Tuesday, June 22, 2010

Dylan Thomas -- Under Milk Wood





Under Milk Wood by Dylan Thomas. 

To begin at the beginning:

It is spring, moonless night in the small town, starless and bible-black, the cobblestreets silent and

the hunched, courters'-and-rabbits' wood limping invisible down to the sloeblack, slow, black, crowblack,

fishingboat-bobbing sea. The houses are blind as moles (though moles see fine tonight in the snouting,

velvet dingles) or blind as Captain Cat there in the muffled middle by the pump and the town clock, the

shops in mourning, the Welfare Hall in widows' weeds. And all the people of the lulled and dumbfound town

are sleeping now.

Hush, the babies are sleeping, the farmers, the fishers, the tradesmen and pensioners, cobbler,

schoolteacher, postman and publican, the undertaker and the fancy woman, drunkard, dressmaker, preacher,

policeman, the webfoot cocklewomen and the tidy wives. Young girls lie bedded soft or glide in their

dreams, with rings and trousseaux, bridesmaided by glow-worms down the aisles of the organplaying wood.

The boys are dreaming wicked or of the bucking ranches of the night and the jollyrodgered sea. And the

anthracite statues of the horses sleep in the fields, and the cows in the byres, and the dogs in the

wetnosed yards; and the cats nap in the slant corners or lope sly, streaking and needling, on the one

cloud of the roofs.

You can hear the dew falling, and the hushed town breathing. Only your eyes are unclosed, to see the

black and folded town fast, and slow, asleep. And you alone can hear the invisible starfall, the

darkest-before-dawn minutely dewgrazed stir of the black, dab-filled sea where the Arethusa, the Curlew

and the Skylark, Zanzibar, Rhiannon, the Rover, the Cormorant, and the Star of Wales tilt and ride.

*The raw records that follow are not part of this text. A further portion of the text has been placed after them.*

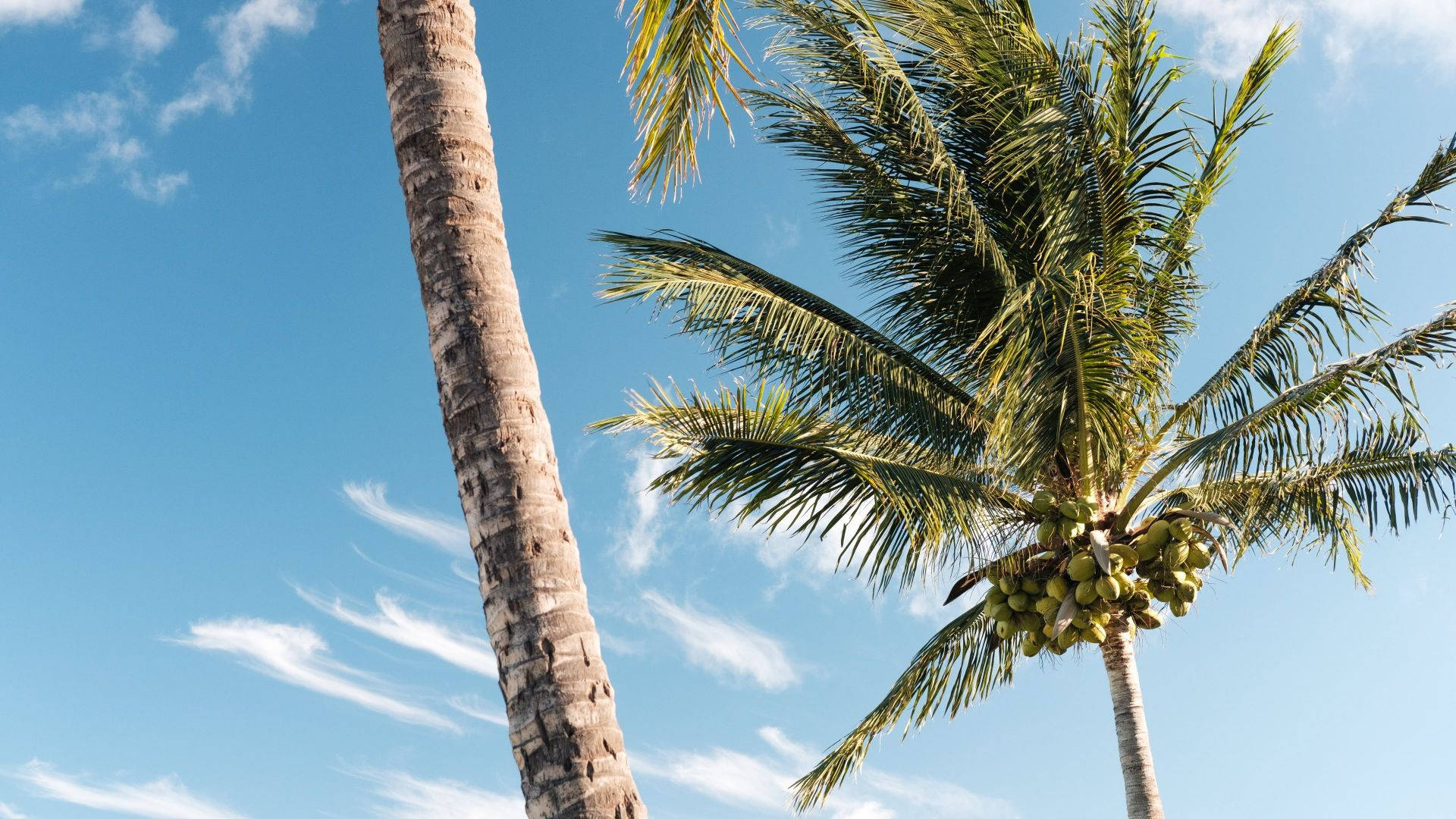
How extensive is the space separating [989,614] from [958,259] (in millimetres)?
2813

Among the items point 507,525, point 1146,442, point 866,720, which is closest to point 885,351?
point 1146,442

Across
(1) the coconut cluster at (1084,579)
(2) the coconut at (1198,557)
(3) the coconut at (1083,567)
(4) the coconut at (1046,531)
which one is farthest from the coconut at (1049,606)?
(2) the coconut at (1198,557)

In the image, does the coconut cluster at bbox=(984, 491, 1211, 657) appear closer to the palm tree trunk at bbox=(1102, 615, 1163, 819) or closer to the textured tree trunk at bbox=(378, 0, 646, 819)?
the palm tree trunk at bbox=(1102, 615, 1163, 819)

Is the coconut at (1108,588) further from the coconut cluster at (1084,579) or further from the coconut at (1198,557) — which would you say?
the coconut at (1198,557)

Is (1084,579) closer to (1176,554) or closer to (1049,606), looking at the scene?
(1049,606)

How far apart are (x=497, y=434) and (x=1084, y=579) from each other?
6.14m

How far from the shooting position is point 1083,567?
8406mm

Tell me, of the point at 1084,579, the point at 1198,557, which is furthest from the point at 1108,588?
the point at 1198,557

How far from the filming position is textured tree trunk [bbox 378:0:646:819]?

Listen. It is night moving in the streets, the processional salt slow musical wind in Coronation Street

and Cockle Row, it is the grass growing on Llareggub Hill, dew fall, star fall, the sleep of birds in

Milk Wood.

Listen. It is night in the chill, squat chapel, hymning, in bonnet and brooch and bombazine black,

butterfly choker and bootlace bow, coughing like nannygoats, sucking mintoes, fortywinking hallelujah;

night in the four-ale, quiet as a domino; in Ocky Milkman's loft like a mouse with gloves; in Dai Bread's

bakery flying like black flour. It is tonight in Donkey Street, trotting silent, with seaweed on its

hooves, along the cockled cobbles, past curtained fernpot, text and trinket, harmonium, holy dresser,

watercolors done by hand, china dog and rosy tin teacaddy. It is night neddying among the snuggeries of

babies.

Look. It is night, dumbly, royally winding through the Coronation cherry trees; going through the

graveyard of Bethesda with winds gloved and folded, and dew doffed; tumbling by the Sailors Arms.

Time passes. Listen. Time passes.

Come closer now.

Only you can hear the houses sleeping in the streets in the slow deep salt and silent black, bandaged

night. Only you can see, in the blinded bedrooms, the combs and petticoats over the chairs, the jugs and

basins, the glasses of teeth, Thou Shalt Not on the wall, and the yellowing dickybird-watching pictures

of the dead. Only you can hear and see, behind the eyes of the sleepers, the movements and countries and

mazes and colours and dismays and rainbows and tunes and wishes and flight and fall and despairs and big

seas of their dreams.

From where you are, you can hear their dreams.